本文 =>
* * * * *
十四歳はそんなもんじゃないのか。みんな自意識過剰でまわりとゴリゴリぶつかって、不安定な心は優越感とコンプレックスのカクテルで、傷ついたり傷つけたり、何年かそういう時期を過ごして、満身創痍になって抜け出していくんだ。(第III部 法廷(下) p409)

 

  これは自殺した少年の兄の弟への感慨の一部であるが、 この物語に登場する中学2~3年生の誰もかれもが、学校と言うヒエラルキー社会の中でどんな立場にいようと否応なく経験している。そして「校内裁判」という厳しい試練の中で、関与したほぼすべての生徒が、それぞれの立場、個性、性格の中でもがき苦しみつつ成長していく様は感動的でさえある。
* * * * *
データ内容 =>
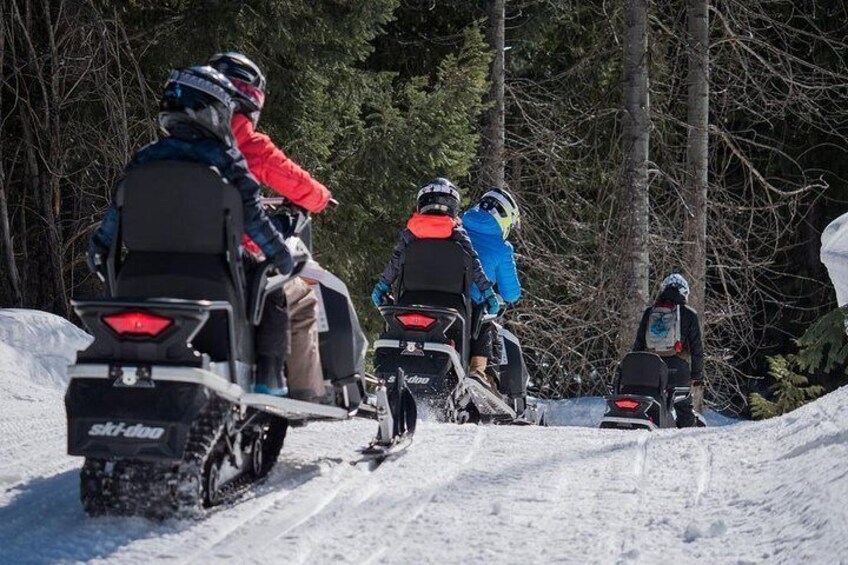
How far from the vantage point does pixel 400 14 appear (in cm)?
1725

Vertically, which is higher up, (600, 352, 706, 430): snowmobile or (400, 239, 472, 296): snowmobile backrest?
(400, 239, 472, 296): snowmobile backrest

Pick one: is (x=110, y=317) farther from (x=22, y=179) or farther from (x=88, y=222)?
(x=22, y=179)

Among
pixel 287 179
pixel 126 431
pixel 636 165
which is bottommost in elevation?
pixel 126 431

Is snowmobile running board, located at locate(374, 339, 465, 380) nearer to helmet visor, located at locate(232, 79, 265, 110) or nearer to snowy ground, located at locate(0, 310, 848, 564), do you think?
snowy ground, located at locate(0, 310, 848, 564)

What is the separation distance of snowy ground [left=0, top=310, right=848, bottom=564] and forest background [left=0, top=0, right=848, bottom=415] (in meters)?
3.81

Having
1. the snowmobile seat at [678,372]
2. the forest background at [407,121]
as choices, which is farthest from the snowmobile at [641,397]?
the forest background at [407,121]

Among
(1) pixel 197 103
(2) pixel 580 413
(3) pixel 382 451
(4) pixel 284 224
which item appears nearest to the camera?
(1) pixel 197 103

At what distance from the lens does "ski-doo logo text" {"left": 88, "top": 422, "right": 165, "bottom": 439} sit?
4.22m

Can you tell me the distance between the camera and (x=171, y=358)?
4.33m

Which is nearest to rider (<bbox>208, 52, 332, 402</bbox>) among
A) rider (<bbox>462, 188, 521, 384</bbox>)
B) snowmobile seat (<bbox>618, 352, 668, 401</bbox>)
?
rider (<bbox>462, 188, 521, 384</bbox>)

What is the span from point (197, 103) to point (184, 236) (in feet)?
1.64

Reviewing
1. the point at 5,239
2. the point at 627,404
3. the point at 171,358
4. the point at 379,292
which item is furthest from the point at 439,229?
the point at 5,239

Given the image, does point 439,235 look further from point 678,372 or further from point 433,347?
point 678,372

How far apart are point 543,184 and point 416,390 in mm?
9601
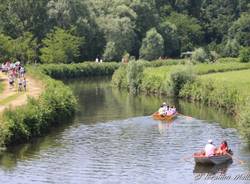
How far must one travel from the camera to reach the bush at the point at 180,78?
84.8 meters

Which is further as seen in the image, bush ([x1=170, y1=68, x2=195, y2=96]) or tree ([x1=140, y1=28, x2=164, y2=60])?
tree ([x1=140, y1=28, x2=164, y2=60])

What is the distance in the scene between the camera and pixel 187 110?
7431 cm

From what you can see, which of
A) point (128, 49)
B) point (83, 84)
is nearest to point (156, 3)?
point (128, 49)

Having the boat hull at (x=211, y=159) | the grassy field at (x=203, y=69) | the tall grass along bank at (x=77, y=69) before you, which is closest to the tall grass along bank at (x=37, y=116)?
the boat hull at (x=211, y=159)

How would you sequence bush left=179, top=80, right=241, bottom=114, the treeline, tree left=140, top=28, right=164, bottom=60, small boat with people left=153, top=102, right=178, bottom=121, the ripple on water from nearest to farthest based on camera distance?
the ripple on water, small boat with people left=153, top=102, right=178, bottom=121, bush left=179, top=80, right=241, bottom=114, the treeline, tree left=140, top=28, right=164, bottom=60

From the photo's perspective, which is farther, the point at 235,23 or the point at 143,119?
the point at 235,23

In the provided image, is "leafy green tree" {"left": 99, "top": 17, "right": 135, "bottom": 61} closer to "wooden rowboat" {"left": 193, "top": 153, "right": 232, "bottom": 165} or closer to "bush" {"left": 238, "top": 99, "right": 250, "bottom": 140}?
"bush" {"left": 238, "top": 99, "right": 250, "bottom": 140}

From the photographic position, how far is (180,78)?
3344 inches

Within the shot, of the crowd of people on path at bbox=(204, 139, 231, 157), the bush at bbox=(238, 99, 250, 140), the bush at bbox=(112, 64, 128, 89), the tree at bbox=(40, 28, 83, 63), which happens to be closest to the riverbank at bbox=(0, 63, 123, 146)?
the crowd of people on path at bbox=(204, 139, 231, 157)

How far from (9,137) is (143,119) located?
18.8 m

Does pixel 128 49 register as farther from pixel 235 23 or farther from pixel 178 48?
pixel 235 23

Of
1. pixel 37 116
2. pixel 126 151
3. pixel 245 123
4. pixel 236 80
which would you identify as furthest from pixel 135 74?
pixel 245 123

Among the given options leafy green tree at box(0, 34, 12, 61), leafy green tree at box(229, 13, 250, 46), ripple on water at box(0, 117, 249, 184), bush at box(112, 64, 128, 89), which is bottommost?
ripple on water at box(0, 117, 249, 184)

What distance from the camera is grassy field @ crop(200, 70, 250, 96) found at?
7228 centimetres
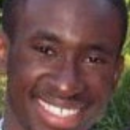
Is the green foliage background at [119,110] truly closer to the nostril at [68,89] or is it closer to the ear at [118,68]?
the ear at [118,68]

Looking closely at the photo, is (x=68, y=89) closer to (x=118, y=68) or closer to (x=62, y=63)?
(x=62, y=63)

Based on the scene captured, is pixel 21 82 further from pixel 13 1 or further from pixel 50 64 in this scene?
pixel 13 1

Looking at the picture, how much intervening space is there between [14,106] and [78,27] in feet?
1.39

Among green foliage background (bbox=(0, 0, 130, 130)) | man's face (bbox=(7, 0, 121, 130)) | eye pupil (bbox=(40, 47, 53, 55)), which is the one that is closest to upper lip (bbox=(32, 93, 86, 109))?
man's face (bbox=(7, 0, 121, 130))

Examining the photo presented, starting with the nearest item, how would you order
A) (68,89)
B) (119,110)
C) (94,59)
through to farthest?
(68,89)
(94,59)
(119,110)

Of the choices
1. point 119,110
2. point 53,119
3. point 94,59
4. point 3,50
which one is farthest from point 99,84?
point 119,110

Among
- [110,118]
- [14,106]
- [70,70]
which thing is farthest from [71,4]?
[110,118]

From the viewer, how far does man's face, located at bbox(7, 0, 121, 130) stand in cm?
282

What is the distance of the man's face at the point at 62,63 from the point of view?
2.82 meters

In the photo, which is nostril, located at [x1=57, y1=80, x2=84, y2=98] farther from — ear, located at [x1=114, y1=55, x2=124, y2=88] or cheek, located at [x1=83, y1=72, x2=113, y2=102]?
ear, located at [x1=114, y1=55, x2=124, y2=88]

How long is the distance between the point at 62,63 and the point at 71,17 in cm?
19

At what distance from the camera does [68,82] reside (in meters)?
2.77

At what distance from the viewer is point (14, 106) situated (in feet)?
9.73

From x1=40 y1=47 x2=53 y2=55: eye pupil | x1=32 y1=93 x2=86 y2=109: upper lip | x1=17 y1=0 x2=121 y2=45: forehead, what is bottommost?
x1=32 y1=93 x2=86 y2=109: upper lip
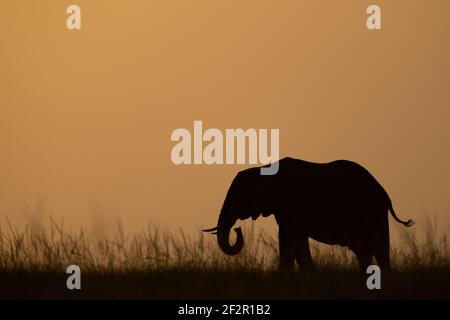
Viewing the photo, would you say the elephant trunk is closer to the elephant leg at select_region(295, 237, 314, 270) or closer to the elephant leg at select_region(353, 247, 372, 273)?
the elephant leg at select_region(295, 237, 314, 270)

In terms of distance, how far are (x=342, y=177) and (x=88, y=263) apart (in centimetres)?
252

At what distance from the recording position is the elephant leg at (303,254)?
698 centimetres

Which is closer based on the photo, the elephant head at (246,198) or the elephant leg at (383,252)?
the elephant leg at (383,252)

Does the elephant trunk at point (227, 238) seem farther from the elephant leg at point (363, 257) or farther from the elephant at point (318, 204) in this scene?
the elephant leg at point (363, 257)

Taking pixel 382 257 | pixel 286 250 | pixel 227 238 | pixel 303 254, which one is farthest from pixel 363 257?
pixel 227 238

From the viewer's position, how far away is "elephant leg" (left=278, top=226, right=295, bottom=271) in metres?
6.92

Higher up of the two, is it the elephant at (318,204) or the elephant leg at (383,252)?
the elephant at (318,204)

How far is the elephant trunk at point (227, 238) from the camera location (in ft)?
23.1

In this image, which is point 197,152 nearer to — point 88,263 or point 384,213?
point 88,263

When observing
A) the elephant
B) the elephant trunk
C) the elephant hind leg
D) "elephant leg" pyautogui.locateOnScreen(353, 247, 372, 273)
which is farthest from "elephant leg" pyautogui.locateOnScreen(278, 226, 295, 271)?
the elephant hind leg

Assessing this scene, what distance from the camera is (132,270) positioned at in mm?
6891

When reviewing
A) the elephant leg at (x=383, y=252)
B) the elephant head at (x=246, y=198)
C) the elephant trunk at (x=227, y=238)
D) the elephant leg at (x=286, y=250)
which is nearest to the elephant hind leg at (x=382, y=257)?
the elephant leg at (x=383, y=252)

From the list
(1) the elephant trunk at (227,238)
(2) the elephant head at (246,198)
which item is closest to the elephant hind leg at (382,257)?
(2) the elephant head at (246,198)

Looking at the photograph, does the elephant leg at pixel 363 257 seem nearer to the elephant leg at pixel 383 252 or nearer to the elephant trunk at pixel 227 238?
the elephant leg at pixel 383 252
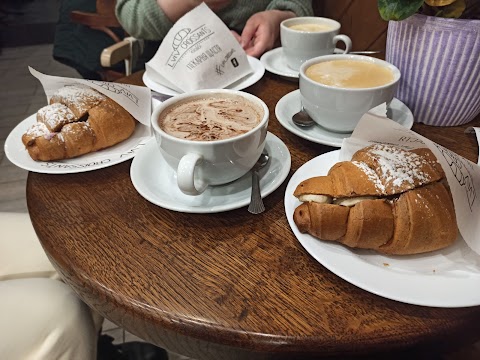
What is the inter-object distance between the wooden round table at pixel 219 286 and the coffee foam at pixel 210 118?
127 millimetres

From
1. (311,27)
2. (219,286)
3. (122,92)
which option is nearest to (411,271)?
(219,286)

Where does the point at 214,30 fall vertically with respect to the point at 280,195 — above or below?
above

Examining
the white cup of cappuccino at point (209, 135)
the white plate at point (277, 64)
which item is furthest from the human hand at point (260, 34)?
the white cup of cappuccino at point (209, 135)

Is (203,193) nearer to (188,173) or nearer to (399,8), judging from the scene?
(188,173)

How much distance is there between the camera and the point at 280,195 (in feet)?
2.36

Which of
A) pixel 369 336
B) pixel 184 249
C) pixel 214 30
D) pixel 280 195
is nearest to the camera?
pixel 369 336

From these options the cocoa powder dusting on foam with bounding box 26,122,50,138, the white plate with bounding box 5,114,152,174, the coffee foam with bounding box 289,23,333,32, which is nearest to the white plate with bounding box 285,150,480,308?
the white plate with bounding box 5,114,152,174

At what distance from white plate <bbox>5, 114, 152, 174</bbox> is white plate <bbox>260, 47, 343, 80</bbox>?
17.0 inches

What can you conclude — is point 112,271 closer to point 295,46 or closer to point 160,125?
point 160,125

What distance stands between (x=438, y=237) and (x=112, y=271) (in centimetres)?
44

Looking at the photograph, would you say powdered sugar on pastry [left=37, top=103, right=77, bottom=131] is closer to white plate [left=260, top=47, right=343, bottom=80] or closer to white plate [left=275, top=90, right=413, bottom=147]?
white plate [left=275, top=90, right=413, bottom=147]

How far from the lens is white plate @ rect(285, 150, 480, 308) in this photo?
19.3 inches

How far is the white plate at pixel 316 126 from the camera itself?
0.84 meters

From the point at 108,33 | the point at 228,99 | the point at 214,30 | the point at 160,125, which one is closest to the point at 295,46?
the point at 214,30
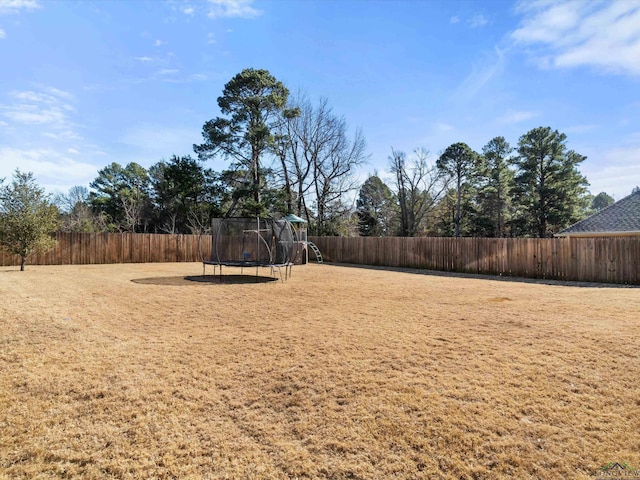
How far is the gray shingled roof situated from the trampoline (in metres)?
13.3

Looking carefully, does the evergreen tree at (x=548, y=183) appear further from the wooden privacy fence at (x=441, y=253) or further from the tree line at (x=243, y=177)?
the wooden privacy fence at (x=441, y=253)

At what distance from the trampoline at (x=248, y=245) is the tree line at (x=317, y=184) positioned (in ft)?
26.4

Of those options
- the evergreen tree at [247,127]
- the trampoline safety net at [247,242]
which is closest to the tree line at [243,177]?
the evergreen tree at [247,127]

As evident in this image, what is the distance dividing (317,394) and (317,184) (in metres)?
24.5

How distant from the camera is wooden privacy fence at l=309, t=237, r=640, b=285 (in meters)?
10.2

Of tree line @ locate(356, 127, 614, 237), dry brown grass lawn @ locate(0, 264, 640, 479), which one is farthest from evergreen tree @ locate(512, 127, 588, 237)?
dry brown grass lawn @ locate(0, 264, 640, 479)

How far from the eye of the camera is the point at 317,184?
87.7 ft

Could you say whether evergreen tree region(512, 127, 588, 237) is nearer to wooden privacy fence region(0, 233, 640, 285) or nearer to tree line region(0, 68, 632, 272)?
tree line region(0, 68, 632, 272)

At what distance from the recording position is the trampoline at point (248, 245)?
10172 millimetres

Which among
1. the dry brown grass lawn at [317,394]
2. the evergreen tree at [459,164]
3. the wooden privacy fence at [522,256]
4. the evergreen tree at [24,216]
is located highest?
the evergreen tree at [459,164]

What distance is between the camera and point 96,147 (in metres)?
22.7

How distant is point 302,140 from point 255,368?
79.1 ft

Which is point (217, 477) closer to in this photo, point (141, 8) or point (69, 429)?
point (69, 429)

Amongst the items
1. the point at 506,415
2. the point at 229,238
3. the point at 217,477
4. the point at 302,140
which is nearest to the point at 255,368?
the point at 217,477
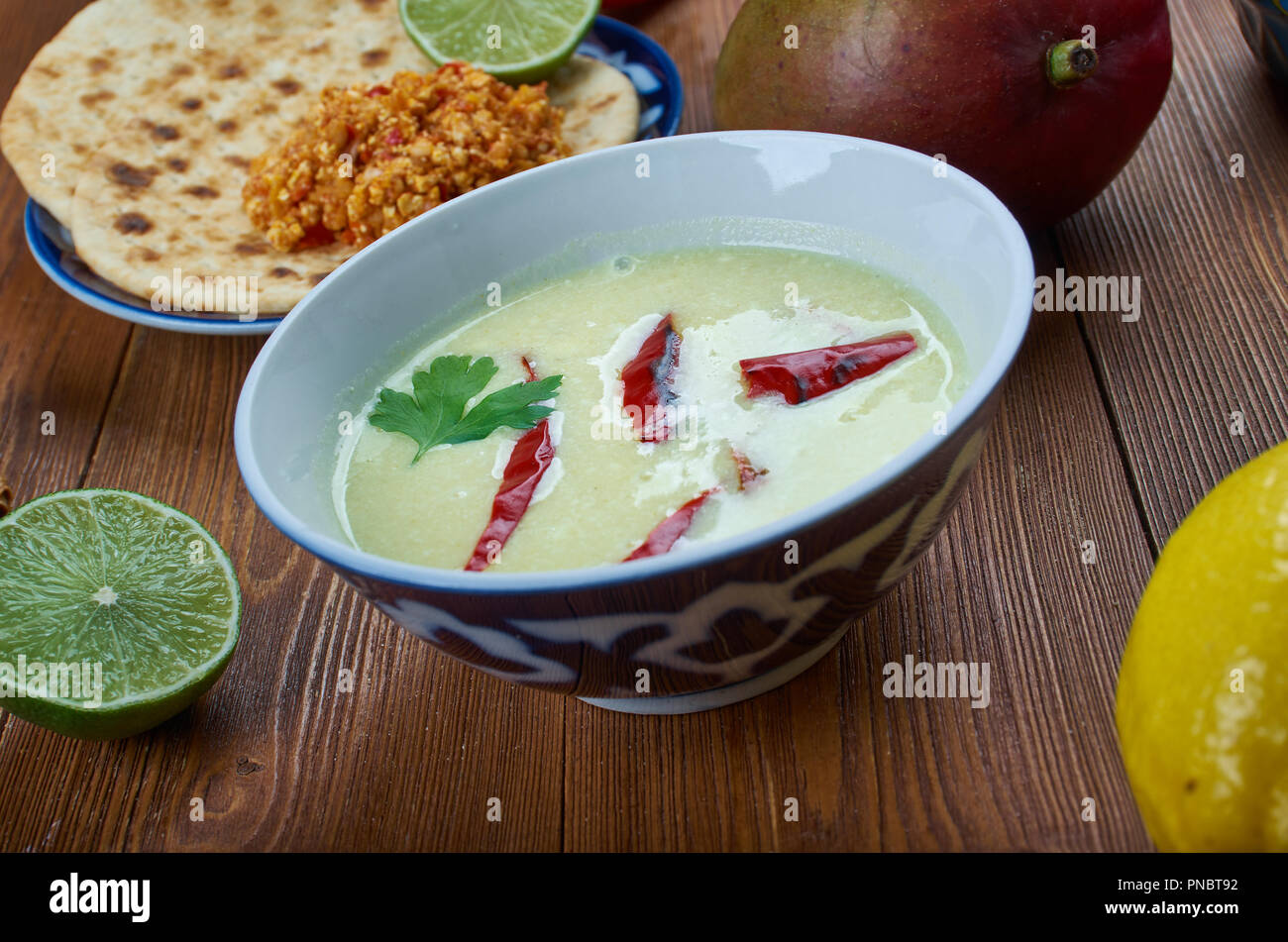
* * * * *
指示 1 => 本文の冒頭に引用された一節は、誰が誰に向けて抱いた感慨の一部だとされていますか?
指示 2 => 本文のうち「これは自殺した少年の兄の弟へ」から「ていく様は感動的でさえある。」までの部分を、一字も変えずに書き写してください。
指示 3 => 校内裁判を描いた物語について述べた本文を、最後の文の後から書き継いでください。
ここに並ぶ項目は、どの作業にも使いません。

模範解答 1 => 自殺した少年の兄が、弟に向けて抱いた感慨の一部です。

模範解答 2 =>
これは自殺した少年の兄の弟への感慨の一部であるが、 この物語に登場する中学2~3年生の誰もかれもが、学校と言うヒエラルキー社会の中でどんな立場にいようと否応なく経験している。そして「校内裁判」という厳しい試練の中で、関与したほぼすべての生徒が、それぞれの立場、個性、性格の中でもがき苦しみつつ成長していく様は感動的でさえある。

模範解答 3 =>
  よって宮部が中2という年齢設定をしたことに納得せざるを得ない。特に素晴らしかったのは、弱虫で目立たない、しかし心の中にどす黒い闇を秘め、父母殺害未遂まで起こした野田健一と言う少年。彼が弁護人補佐を務める中で変化していく様が素晴らしい。宮部もこの少年には特に感情移入していたようで、エピローグ「二〇一〇年、春」において彼を新人教師として同校に赴任させ、校長に懇願されて同校の伝説となっている「学校内裁判」について語り始めるところでこの長大な物語は終わる。作品の冒頭へ回帰する見事なエンディングである。

 

「何でもお話しできます」「どんなことでも」「あの裁判が終わってから、僕ら」

「- 友達になりました」

だだいま。

僕は、城東第三中学校へ帰ってきた。

もう、あの夏は遠い。(第III部 法廷(下) p466-7、抜粋)

 

   その意味では、この物語は社会派ミステリーとしてだけでなく、ビルドゥングスロマン小説としても極めて優れた小説であると読了してまず感じた。そのことをもう少し詳しく書こうかとも思ったのだが、松山巌氏が解説で詳細に書いておられた。。。「理由」のレビューでも同様のことがあったが、レビューを趣味とする者にはつらいところだが、まあ仕方がない。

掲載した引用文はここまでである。